• WHAT THE EXERCISE ASKS: Repeat the lines from the one containing "Women Kurta Pant" through the last line of the data, exactly, pictures omitted.

• RECORDED INFORMATION:
------------

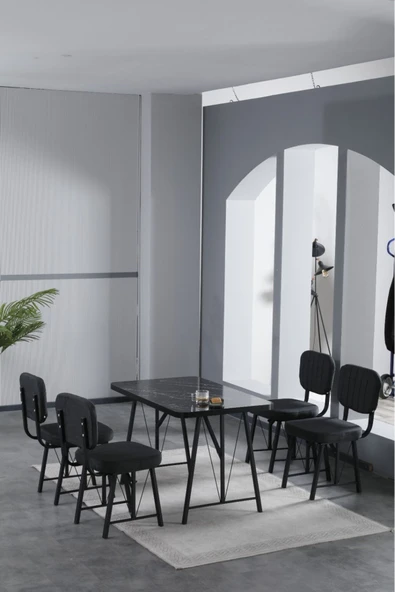 Hayat 70x110cm Sabit Bendir Mutfak Masası, Mutfak Masası Takımı, Yemek Masası, 4 Antrasit Sandalye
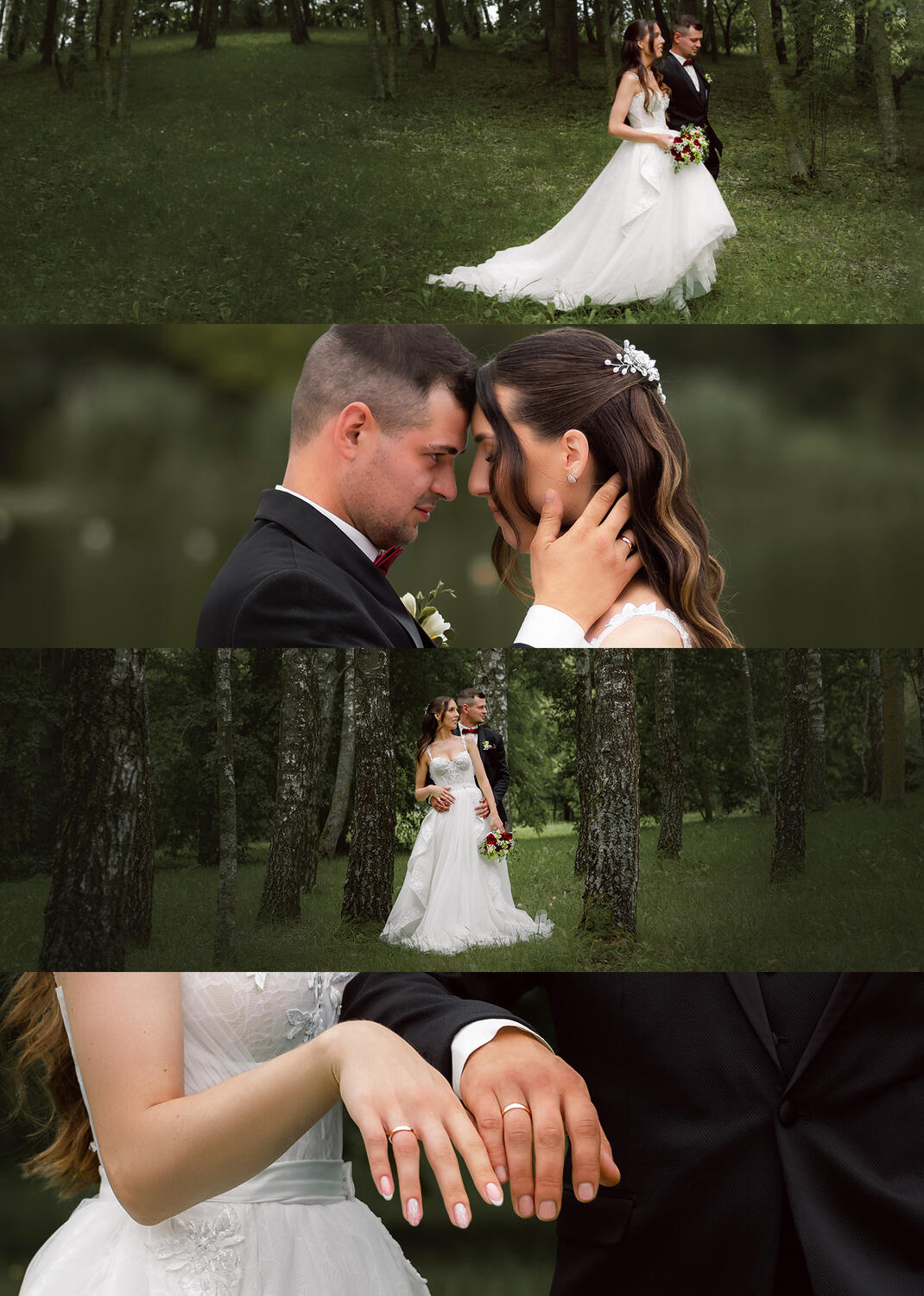 Vestuvinė fotosesija, fotografijų koliažas Vestuvių fotosesija gamtoje, jaunųjų portretai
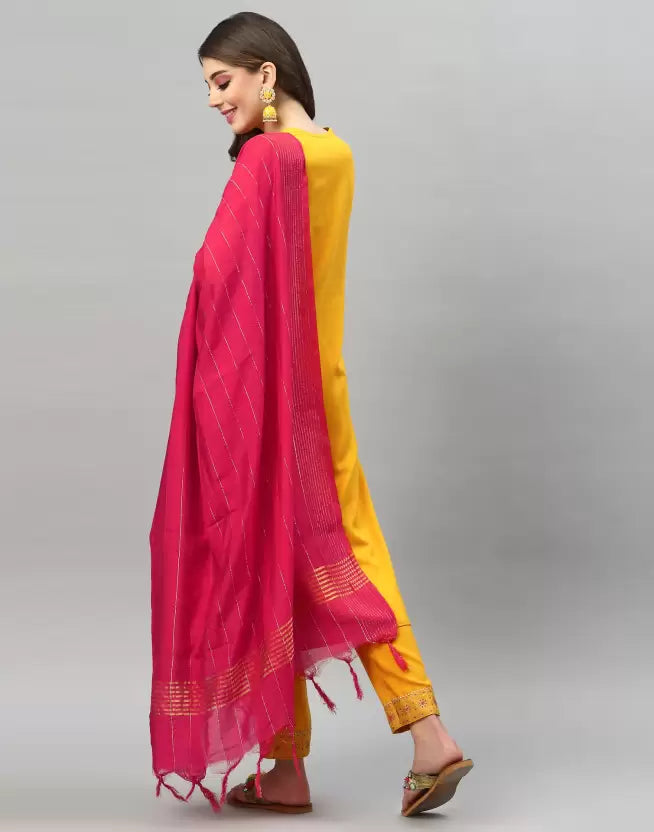 Women Kurta Pant And Dupatta Set Cotton Rayon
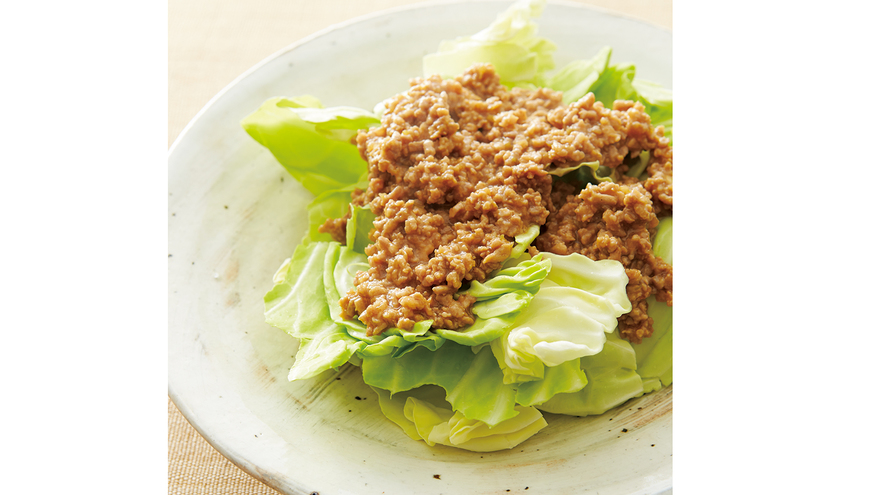 キャベツの肉みそがけ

------------

• ANSWER BOX:
 Women Kurta Pant And Dupatta Set Cotton Rayon
 キャベツの肉みそがけ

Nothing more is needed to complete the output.